Task to complete:
Return every line of the data that contains the string "Tags".

Task inputs:
__________
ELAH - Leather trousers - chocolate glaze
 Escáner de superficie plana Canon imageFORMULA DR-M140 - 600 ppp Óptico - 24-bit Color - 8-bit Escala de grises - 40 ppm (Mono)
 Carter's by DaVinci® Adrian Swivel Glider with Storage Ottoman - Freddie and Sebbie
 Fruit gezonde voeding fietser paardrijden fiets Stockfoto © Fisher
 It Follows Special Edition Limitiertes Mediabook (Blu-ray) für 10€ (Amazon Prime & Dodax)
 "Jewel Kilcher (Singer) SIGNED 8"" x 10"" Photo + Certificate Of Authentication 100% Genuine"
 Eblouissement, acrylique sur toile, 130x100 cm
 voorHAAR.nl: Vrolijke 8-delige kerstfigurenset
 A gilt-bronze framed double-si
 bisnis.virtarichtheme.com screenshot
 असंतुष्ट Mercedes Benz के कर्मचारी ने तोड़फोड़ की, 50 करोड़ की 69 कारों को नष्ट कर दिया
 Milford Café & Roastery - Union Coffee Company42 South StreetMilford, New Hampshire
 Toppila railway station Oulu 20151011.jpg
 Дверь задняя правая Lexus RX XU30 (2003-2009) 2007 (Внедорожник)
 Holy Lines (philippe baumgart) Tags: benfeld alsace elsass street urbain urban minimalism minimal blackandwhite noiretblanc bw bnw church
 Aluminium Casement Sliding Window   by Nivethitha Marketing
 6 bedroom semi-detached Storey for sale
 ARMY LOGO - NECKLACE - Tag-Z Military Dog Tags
__________
Result of this task:
 Holy Lines (philippe baumgart) Tags: benfeld alsace elsass street urbain urban minimalism minimal blackandwhite noiretblanc bw bnw church
 ARMY LOGO - NECKLACE - Tag-Z Military Dog Tags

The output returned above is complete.